Big Analytics Roundup (August 15, 2016)
In the second quarter of 2015, Hortonworks lost $1.38 for every dollar of revenue. In the second quarter of 2016, HDP lost $1.46 for every dollar of revenue. So I guess they aren’t making it up on volume.
On the Databricks blog, Jules Damji summarizes Spark news from the past two weeks.
AWS Launches Kinesis Analytics
The biggest threat to Spark Streaming doesn’t come from the likes of Flink, Storm, Samza or Apex. It comes from popular message brokers like Apache Kafka and AWS Kinesis, who can and will add analytics to move up the value chain.
Intel Freaks Out
Intel announces an agreement to acquire Nervana Systems, a 28-month-old startup working on hardware and software solutions for deep learning. Re/code reports a price tag of $408 million. The customary tech media unicorn story storm ensues. (h/t Oliver Vagner)
Intel says it plans to use Nervana’s software to improve the Math Kernel Library and market the Nervana Engine alongside the Xeon Phi processor. Nervana neon is YADLF — Yet Another Deep Learning Framework — that ranked twelfth in usage among deep learning frameworks in KDnuggets’ recent poll. According to Nervana, neon benchmarks well against Caffe; but then, so does CNTK.
Do special-purpose chips for deep learning have legs? Obviously, Intel thinks so. The headline on that recent Wired story about Google’s deep learning chip — Time for Intel to Freak Out — looks prescient. That said, the history of computing isn’t kind to special-purpose hardware; does anyone remember Thinking Machines? If Intel has any smarts at all, it will take steps to ensure that its engine works with the deep learning frameworks people actually want to use, like TensorFlow, Theano, and Caffe.
Cloud Computing Drivers
Tony Safoian describes five trends driving the growth of cloud computing: better security, machine learning and big data, containerization, mobile and IoT. Cloud security hasn’t actually improved — your data was always safer in the cloud than it was on premises. What has changed is the perception of security, and the growing sense that IT sentiments against cloud have little to do with security and a lot to do with rent-seeking and turf.
On the other points, Safoian misses the big picture — due to the costs of data movement, the cloud is best suited to machine learning and big data when data sources are also in the cloud. As organizations host an increasing number of operational applications in the cloud, it makes sense to manage and analyze the data there as well.
Machine Learning for Social Good
Microsoft offers a platform to predict scores in weather-interrupted cricket matches.

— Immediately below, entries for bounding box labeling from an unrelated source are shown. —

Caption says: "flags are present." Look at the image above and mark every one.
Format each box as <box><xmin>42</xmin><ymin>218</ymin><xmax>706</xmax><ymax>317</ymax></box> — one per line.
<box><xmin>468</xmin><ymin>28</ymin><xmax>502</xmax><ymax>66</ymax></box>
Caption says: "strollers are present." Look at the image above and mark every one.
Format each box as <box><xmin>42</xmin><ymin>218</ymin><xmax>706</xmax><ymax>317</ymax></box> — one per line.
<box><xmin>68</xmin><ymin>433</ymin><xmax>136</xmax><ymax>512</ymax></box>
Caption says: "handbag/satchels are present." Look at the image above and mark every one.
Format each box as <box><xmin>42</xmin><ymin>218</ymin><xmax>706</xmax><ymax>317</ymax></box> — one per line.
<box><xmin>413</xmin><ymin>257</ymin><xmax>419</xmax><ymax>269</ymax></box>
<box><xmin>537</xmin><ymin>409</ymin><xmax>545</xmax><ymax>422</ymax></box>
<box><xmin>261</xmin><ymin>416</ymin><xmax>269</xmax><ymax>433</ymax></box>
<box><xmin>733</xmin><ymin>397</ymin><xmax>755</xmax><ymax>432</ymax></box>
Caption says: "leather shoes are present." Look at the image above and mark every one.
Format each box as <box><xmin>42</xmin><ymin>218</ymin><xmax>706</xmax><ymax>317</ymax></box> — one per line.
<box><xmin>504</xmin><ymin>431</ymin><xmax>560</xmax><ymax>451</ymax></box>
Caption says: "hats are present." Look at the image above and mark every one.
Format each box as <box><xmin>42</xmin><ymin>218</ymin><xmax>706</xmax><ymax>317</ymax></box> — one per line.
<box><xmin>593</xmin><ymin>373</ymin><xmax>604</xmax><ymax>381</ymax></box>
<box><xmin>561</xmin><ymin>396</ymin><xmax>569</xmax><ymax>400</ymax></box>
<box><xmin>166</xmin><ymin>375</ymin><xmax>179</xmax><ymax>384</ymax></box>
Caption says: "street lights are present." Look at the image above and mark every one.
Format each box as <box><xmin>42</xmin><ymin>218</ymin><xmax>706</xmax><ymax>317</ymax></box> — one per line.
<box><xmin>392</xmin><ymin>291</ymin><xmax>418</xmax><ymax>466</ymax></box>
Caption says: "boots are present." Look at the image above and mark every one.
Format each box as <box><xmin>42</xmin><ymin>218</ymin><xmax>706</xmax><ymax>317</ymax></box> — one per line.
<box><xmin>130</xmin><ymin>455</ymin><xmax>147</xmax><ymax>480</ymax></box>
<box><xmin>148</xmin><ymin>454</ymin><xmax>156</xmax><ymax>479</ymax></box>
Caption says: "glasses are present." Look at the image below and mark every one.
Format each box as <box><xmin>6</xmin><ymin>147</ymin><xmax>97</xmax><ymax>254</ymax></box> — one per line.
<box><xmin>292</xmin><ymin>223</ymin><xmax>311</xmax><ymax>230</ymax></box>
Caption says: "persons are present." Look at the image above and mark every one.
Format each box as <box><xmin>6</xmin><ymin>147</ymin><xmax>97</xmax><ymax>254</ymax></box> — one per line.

Speaking of books, I plan to publish snippets from my new book, Disruptive Analytics, every Wednesday over the next couple of months.
— Uber’s Vinoth Chandar explains why you rarely need sub-second latency for streaming analytics.
— Microsoft’s David Smith explains how to tune Apache Spark for faster analysis with Microsoft R Server.
— Databricks’ Jules Damji explains how to use SparkSession with Spark 2.0.
— On the Cloudera Engineering Blog, Devadutta Ghat et. al. explain analytics and BI on S3 with Apache Impala. Short version: you’re going to need more nodes.
— In the first of a three-part series, IBM’s Elias Abou Haydar explains how to score health data with Apache Spark.
— Basho’s Pavel Hardak explains how to use the Riak Connector for Apache Spark.
— On YouTube, Alluxio founder and CEO Haoyuan Li explains Alluxio.
— Cisco’s Saravanan Subramanian explains the features of streaming frameworks, including Spark, Flink, Storm, Samza, and Kafka Streams. A pretty good article overall, except that he omits Apache Apex, a top-level Apache project.
— Frances Perry explains what the Apache Beam has accomplished in the first six months of incubation.
— Curt Monash opines about Databricks and Spark. He notes that some people are unhappy that Databricks hasn’t open sourced 100% of its code, which is just plain silly.
— IBM’s Vijay Bommireddipalli touts IBM’s contributions to Spark 2.0.
— Mellanox’ Gillad Shainer touts the performance advantage of EDR InfiniBand versus Intel Omni-Path. Mellanox sells InfiniBand host bus adapters and network switches.(h/t Bob Muenchen)
— Kan Nishida runs a cluster analysis on R packages in Google BigQuery and produces something incomprehensible.
— Pivotal’s Jagdish Mirani argues that network-attached storage (NAS) may be a good alternative to direct-attached storage (DAS). Coincidentally, Pivotal’s parent company EMC sells NAS devices.
Open Source News
— Apache Flink announces two releases. Release 1.1.0 includes new connectors, the Table API for SQL operations, enhancements to the DataStream API, a Scala API for Complex Event Processing and a new metrics system. Release 1.1.1 fixes a dependency issue.
— Apache Kafka announces Release 0.10.0.1, with bug fixes.
— Apache Samza releases Samza 0.10.1 with new features, performance improvements, and bug fixes.
— Apache Storm delivers version 1.0.2, with bug fixes.
— AWS releases EMR 5.0, with Spark 2.0, Hive 2.1 and Tez as the default execution engine for Hive and Pig. EMR is the first Hadoop distribution to support Spark 2.0.
— Fractal Analytics partners with KNIME.